=== Data ===

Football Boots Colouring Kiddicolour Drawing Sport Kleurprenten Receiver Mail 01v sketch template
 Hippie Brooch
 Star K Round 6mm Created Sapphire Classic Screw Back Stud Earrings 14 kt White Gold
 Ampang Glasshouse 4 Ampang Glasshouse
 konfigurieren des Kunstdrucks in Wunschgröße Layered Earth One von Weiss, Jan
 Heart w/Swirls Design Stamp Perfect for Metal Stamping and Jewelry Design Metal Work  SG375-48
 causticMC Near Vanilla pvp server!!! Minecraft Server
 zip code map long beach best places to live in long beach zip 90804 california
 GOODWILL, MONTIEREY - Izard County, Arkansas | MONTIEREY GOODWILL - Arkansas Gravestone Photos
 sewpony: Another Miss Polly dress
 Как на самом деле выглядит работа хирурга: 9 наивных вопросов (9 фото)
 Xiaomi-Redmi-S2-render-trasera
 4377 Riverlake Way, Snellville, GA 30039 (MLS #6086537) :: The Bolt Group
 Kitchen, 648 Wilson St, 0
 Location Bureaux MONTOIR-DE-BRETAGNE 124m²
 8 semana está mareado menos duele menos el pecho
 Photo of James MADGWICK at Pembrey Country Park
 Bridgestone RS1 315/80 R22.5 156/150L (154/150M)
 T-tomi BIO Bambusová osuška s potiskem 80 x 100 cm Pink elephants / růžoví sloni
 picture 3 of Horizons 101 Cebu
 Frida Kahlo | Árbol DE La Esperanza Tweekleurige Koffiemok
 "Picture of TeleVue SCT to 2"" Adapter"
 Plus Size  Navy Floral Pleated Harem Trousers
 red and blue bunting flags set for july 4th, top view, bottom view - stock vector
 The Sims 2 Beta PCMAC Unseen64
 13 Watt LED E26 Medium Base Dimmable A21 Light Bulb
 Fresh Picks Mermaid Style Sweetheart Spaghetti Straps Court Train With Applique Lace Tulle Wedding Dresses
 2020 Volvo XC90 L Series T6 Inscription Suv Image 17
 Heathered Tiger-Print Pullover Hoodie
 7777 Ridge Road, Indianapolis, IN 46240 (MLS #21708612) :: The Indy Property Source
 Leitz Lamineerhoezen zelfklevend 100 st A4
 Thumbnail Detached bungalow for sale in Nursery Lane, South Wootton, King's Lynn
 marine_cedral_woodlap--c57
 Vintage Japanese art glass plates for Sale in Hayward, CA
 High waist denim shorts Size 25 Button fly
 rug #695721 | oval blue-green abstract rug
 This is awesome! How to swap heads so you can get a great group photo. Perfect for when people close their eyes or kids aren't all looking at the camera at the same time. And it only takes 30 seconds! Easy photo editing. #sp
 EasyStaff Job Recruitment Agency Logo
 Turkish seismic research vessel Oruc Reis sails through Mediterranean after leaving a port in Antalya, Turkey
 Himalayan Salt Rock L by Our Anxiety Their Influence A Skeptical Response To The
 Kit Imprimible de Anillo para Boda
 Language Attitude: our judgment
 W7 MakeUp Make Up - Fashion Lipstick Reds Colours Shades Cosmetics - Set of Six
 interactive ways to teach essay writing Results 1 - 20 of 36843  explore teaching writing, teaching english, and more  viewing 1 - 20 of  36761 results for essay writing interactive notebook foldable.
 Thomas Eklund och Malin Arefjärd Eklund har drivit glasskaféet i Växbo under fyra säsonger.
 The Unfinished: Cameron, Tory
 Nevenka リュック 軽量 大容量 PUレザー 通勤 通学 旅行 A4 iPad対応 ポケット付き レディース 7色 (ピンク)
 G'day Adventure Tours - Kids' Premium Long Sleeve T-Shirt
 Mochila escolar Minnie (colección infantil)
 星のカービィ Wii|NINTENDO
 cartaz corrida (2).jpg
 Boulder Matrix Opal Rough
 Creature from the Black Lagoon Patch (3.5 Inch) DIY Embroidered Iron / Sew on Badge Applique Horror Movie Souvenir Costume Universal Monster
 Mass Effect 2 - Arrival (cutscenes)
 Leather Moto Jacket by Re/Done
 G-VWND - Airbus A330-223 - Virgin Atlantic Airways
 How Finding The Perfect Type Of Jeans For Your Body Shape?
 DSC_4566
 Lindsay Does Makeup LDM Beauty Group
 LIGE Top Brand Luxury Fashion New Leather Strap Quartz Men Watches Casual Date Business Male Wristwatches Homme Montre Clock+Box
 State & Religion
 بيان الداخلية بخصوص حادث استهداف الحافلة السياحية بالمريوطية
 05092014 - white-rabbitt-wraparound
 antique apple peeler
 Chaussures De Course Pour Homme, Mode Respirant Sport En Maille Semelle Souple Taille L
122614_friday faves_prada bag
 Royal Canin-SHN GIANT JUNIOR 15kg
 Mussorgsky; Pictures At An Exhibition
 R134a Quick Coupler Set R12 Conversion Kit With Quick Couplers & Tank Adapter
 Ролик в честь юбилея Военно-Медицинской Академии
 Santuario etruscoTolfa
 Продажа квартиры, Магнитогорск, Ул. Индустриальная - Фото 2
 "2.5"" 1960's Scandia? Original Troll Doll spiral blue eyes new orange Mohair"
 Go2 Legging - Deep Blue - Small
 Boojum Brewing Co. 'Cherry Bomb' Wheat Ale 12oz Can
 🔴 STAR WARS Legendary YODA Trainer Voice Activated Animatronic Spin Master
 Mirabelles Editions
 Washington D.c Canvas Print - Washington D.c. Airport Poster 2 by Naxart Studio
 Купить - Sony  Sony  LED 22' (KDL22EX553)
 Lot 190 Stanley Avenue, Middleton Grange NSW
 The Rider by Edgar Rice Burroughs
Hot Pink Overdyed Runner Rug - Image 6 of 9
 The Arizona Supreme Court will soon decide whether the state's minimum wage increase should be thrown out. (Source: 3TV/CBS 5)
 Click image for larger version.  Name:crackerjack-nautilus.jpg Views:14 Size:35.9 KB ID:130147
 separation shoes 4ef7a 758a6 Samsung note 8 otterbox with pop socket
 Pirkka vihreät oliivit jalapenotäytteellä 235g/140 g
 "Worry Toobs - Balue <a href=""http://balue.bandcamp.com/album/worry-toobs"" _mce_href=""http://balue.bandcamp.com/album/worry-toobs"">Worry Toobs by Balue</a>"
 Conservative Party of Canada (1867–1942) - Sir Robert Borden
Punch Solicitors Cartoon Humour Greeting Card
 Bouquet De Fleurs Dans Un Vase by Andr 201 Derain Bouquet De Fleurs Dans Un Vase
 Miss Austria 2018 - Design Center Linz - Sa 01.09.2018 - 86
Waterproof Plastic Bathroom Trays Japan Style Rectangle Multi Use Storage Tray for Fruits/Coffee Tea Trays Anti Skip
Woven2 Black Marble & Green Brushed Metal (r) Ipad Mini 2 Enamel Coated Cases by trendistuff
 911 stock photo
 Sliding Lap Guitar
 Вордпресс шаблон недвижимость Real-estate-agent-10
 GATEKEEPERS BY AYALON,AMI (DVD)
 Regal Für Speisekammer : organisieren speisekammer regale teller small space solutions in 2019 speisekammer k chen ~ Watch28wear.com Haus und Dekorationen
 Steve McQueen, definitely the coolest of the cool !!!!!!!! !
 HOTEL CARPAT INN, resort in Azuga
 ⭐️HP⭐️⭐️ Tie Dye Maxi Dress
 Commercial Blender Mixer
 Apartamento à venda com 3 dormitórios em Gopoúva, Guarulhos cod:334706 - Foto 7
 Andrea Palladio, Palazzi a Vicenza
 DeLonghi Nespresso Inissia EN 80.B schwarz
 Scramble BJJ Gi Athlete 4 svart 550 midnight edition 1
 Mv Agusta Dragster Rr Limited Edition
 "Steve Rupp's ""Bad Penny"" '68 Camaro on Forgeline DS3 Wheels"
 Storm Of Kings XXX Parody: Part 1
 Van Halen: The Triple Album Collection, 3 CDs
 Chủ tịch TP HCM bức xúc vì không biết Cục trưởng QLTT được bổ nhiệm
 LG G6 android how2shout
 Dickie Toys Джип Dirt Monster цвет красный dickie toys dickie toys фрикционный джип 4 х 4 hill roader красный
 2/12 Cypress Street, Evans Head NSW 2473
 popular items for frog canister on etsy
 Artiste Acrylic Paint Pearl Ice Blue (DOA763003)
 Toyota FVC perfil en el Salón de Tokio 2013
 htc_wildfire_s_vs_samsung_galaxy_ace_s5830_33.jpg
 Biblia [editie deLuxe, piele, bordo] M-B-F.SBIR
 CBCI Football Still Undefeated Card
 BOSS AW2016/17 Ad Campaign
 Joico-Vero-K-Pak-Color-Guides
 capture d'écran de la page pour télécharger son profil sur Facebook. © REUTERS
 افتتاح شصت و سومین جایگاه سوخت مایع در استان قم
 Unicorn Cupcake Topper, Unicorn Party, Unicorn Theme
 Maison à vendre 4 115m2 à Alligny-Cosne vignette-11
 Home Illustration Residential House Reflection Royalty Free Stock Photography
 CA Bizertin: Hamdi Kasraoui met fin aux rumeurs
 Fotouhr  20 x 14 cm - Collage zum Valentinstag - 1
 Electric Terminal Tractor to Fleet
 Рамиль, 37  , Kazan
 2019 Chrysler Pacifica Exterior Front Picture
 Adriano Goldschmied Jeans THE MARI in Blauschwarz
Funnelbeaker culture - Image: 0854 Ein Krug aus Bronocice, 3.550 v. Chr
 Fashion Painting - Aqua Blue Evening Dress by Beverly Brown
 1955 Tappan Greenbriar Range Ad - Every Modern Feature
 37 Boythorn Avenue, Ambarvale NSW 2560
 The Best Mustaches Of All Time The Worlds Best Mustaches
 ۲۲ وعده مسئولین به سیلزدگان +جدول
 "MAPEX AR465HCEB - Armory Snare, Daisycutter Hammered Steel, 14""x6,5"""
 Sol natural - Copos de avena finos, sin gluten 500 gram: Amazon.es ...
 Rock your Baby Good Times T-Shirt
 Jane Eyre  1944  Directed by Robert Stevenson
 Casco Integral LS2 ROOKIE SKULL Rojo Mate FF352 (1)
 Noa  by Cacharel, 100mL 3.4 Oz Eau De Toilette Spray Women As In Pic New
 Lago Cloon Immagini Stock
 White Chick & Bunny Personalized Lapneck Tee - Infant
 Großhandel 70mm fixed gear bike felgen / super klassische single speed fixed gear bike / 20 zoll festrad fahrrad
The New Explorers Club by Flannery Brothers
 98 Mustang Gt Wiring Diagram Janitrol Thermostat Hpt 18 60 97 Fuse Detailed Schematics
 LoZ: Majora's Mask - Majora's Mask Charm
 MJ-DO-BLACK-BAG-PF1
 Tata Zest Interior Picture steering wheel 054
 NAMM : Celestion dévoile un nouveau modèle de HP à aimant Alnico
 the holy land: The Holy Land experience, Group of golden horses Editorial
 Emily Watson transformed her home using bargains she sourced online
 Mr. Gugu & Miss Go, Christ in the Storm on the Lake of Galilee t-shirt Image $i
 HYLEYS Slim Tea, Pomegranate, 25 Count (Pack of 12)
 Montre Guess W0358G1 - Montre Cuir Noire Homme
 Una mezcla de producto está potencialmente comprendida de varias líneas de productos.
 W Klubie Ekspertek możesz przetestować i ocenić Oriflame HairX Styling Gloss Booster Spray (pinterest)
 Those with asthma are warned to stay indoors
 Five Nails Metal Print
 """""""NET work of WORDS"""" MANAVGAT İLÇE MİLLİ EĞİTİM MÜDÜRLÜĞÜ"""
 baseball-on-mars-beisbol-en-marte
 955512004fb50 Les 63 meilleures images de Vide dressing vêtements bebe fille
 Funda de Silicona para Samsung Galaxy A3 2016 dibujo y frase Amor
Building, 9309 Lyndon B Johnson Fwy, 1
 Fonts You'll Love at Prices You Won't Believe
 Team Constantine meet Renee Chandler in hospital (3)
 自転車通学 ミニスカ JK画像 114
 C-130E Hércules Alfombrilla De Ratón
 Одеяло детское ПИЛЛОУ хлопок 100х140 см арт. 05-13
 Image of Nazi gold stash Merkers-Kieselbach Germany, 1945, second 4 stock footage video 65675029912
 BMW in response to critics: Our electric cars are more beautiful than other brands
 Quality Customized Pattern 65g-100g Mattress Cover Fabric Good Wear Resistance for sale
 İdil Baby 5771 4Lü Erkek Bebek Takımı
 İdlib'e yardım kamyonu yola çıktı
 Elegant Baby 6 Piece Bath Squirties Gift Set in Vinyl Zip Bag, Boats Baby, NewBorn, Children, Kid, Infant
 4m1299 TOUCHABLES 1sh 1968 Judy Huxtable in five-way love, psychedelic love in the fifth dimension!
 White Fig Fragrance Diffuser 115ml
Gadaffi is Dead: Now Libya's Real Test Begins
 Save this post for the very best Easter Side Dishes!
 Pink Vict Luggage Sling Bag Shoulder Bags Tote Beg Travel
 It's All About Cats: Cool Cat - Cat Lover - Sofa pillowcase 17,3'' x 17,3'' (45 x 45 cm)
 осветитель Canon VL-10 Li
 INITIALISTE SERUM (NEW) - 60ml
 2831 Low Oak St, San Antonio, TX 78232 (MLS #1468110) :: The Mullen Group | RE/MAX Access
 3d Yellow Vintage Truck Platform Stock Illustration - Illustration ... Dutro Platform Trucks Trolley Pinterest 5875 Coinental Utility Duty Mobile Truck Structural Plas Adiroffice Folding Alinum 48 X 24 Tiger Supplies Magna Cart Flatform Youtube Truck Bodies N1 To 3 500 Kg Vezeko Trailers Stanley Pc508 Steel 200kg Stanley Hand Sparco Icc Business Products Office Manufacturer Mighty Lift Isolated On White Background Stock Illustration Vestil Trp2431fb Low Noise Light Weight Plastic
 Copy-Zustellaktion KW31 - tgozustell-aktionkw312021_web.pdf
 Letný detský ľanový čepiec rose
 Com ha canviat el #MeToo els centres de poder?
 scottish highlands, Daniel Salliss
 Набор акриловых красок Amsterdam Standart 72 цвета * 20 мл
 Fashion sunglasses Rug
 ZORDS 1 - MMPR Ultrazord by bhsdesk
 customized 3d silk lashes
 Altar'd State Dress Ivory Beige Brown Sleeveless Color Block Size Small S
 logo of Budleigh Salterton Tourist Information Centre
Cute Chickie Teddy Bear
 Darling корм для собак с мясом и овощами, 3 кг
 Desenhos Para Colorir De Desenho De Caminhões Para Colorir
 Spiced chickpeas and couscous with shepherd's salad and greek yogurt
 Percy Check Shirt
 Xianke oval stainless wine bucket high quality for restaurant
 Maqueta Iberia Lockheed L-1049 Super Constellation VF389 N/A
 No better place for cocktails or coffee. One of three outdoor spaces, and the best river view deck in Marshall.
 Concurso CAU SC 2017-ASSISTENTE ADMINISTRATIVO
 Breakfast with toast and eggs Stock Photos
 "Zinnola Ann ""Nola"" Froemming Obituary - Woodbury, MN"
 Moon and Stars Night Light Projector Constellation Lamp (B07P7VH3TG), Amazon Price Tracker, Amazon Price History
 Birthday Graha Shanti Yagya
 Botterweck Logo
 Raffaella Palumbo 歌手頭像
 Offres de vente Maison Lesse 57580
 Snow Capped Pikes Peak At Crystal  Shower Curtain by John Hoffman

===

■ **What you are asked to do**
The answer must be a single number: the count of lines in the entries that include "Court".

■ **Task result**
2